I Have Questions About Pertussis
How common is pertussis?
Over 20,000 cases of pertussis are reported each year (and about 10 deaths) in the United States (1,200 in Colorado ). This is felt to be a gross under estimate, and some experts estimate the actual number to be about one million in the US per year.
What is the classic clinical picture?
An incubation period of 5-7 days (range 4-21) is followed by a catarrhal stage lasting 7-14 days, and then the classic paroxysmal stage, with whoops and post-tussive emesis, lasting 1-6 weeks. The convalescent stage can last weeks to months, and exacerbations with other URIs/irritants (like cigarette smoke!) can be seen for at least a year.
What about atypical presentations?
In partially immune children, symptoms can be very mild and look like a typical URI. Many adults are diagnosed with “atypical pneumonia” without further testing. In emergency room studies, adults presenting with a cough of > 2 weeks had a 25% chance of having pertussis. Another special case is the neonate, who may present with apnea, seizures, encephalopathy or sepsis. A recent family history of paroxysmal cough or atypical pneumonia can be a clue in these cases, as most neonates catch pertussis from a household member.
What is the differential diagnosis?
Adenovirus (though coisolation not uncommon), parainfluenza, mycoplasma and chlamydia can all mimic pertussis. Bordatella parapertussis, which does not make functional pertussis toxin, can still cause pertussis like symptoms. In the immunocompromised, B. holmesii and B. bronchiseptica are uncommon causes of disease. Generally, B. bronchiseptica, which causes kennel cough in dogs, is not considered contagious to humans.
What is the best test?
Nasal wash for PCR. Our test will pick up Bordatella pertussis, the classic agent of Whooping Cough, and B. holmesii. It does not pick up B. parapertussis. PCR will remain positive in 90% for 4 and 60% for 7 days after treatment started. Nasal swabs for PCR are not as sensitive as nasal wash, and will not be accepted by our laboratory. The classic leukocytosis is only present in ~35%, but is a risk factor for severe disease.
How is test obtained, when is it run, and can I do it in my office?
Child can be sent for a nursing visit to the TCH ED for nasal wash, or it can be done in the office setting and sent in a sterile container to the TCH micro lab. The PCR is run daily, Monday through Friday, at with results by . Instructions for obtaining a specimen can be obtained from the micro lab.
Is there ever a role for culture?
Culture takes about three weeks and requires special media. There may be a role for culture in a “relapsed” patient to document a medication failure (as PCR may still be positive though the bacteria is dead), and there is a role in special cases if you are looking for B. parapertussis or B. bronchiseptica in an immunosuppressed patient.

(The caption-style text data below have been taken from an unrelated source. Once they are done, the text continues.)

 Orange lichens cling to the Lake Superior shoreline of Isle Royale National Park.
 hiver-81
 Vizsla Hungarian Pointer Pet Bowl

How contagious is pertussis?
The attack rate in a susceptible household member is at least 80%. In a person immunized in the last three years it is ~20%, and in a person immunized >12 years previous it is back up to >80%. Lest you think wild type disease provides fabulous immunity, rate is >50% after 15 years.
Who should get prophylaxis?
All household contacts should receive prophylaxis, regardless of immunization status. Vaccinations should also be updated. In addition, all “close contacts” should be prophylaxed. The TCH definition of “close contact” is: no droplet precautions used and direct face-to-face contact (within 3 feet) of a contagious patient or direct contact with the secretions of the patient. For daycare, these definitions also apply, and state health should be involved.
Which medications should be used?
Medications are the same for prophylaxis and treatment. This is from the Colorado Department of Public Health and Environment.
What about IHPS?
Erythromycin is a motilin agonist and an increase in hypertrophic pyloric stenosis, as well as other GI symptoms, has been observed in infants on erythromycin. Other macrolides also are motilin agonists, but not to the same degree as erythromycin, thus these agents are now recommended in that age group.
Who should get vaccinated?
The early childhood schedule calls for vaccination at 2, 4, 6, 15-18 and 4- 6 years. If exposure occurs, vaccination should be updated. Vaccination is now also recommended for adolescents aged 11-18. Boostrix is licensed for individuals 10 to 18 years, while Adacel is licensed for 11-64 years. Parents and other caretakers of infants may also be interested in the vaccine.